An electric actuator 24 (for example, a pulse motor, a DC motor, an I! magnet, etc.) that rotates the throttle valve shaft 14 is engaged with one end of the throttle valve shaft 14, and an angle sensor 24 is engaged with the other end of the throttle valve shaft 14.
6 is provided, and a drive signal from a control device fif 28 is sent to this electric actuator 24.

Therefore, for example, in internal combustion engines, the actual engine speed
Compare the number with the target engine speed.

A drive signal based on this comparison result is sent to the electric actuator 24 to control the idle rotation speed.Next, a drive signal corresponding to a predetermined amount of air is sent to the electric actuator 24, and this result is sent to the angle sensor 26. A method for detecting and correcting and controlling the drive signal has been implemented.

However, when using a conventional throttle valve assembly, rotational moment due to air flow acts on the throttle valve shaft 14, making it difficult to obtain the opening degree of the throttle valve shaft 14 in response to the drive signal. There's a problem.

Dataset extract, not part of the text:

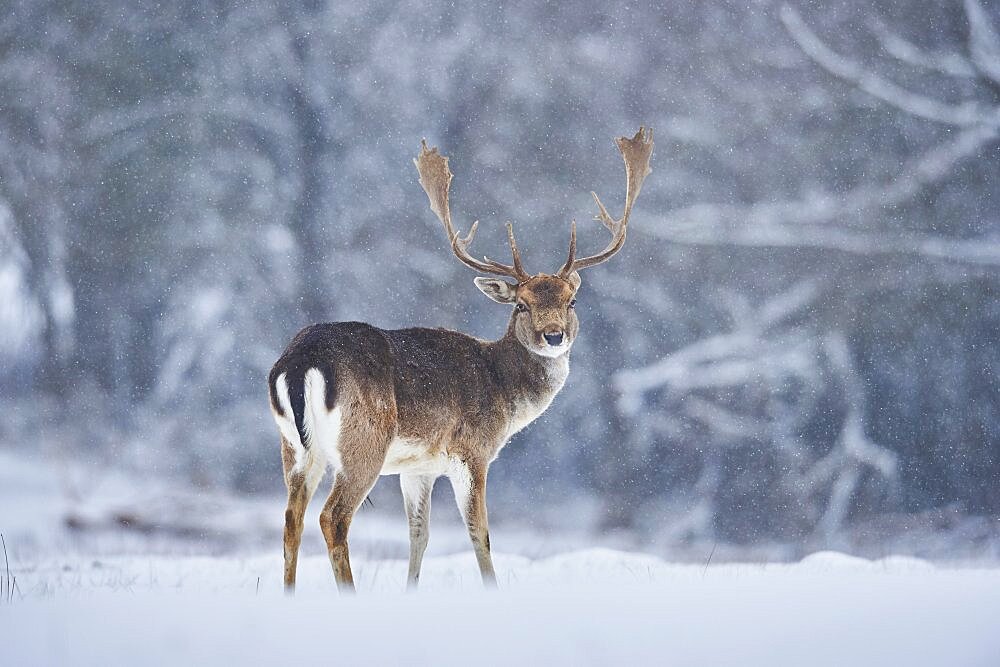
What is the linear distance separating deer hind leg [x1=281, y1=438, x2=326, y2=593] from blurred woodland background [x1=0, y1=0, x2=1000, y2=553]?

On the other hand, when the throttle valve assembly as in this embodiment is used, the influence of rotational moment due to air flow on the throttle valve shaft 14 is small, and the opening degree of the hole throttle valve shaft 14 can be easily obtained in response to the drive signal. This makes it possible to improve the responsiveness of air volume control.

Note that the throttle valve shaft 14 is not limited to an electric actuator, and the same applies to those using a fluid actuator such as hydraulic pressure or negative pressure.

〔Effect of the invention〕

According to the present invention, it is possible to suppress the rotational moment from acting on the throttle valve shaft, and as a result, it is possible to eliminate the problem of fluctuations in operating force.

[Brief explanation of the drawing]

FIG. 1 is a sectional view of a throttle valve assembly according to an embodiment of the present invention;
FIG. 2 is a top view of FIG. 1, and FIG. 3 is a configuration diagram of the automatic fluid amount adjustment device. 10... Main body, 12... Fluid passage, 14... Throttle valve shaft, Fig. 2, Fig. 30

Claims (1)

[Scope of Claims] 1. (a) A fluid passage formed in the main body; (b) A throttle valve shaft extending substantially across the central axis of the fluid passage; (c) A throttle shaft fixed to the throttle valve shaft; a plate-shaped valve plate with an end face facing the inlet side of the fluid passage and the other end face facing the outlet side of the fluid passage; (d) disposed close to the throttle valve axis and dividing the fluid passage; and a partition wall extending toward the inlet side of the fluid passage. 2. The throttle valve assembly according to claim 1, wherein the partition wall is integrally formed with the main body by die casting. 3. The throttle valve assembly according to claim 1, wherein the partition wall is formed separately from the main body and is integrated in an assembly process. 4. The throttle valve assembly according to claim 1, wherein the partition wall is shifted in a direction in which the valve plate approaches the outlet side of the fluid passage, dividing the fluid passage into equal parts. 5. The throttle valve assembly according to claim 1, wherein the throttle valve shaft is driven by an actuator.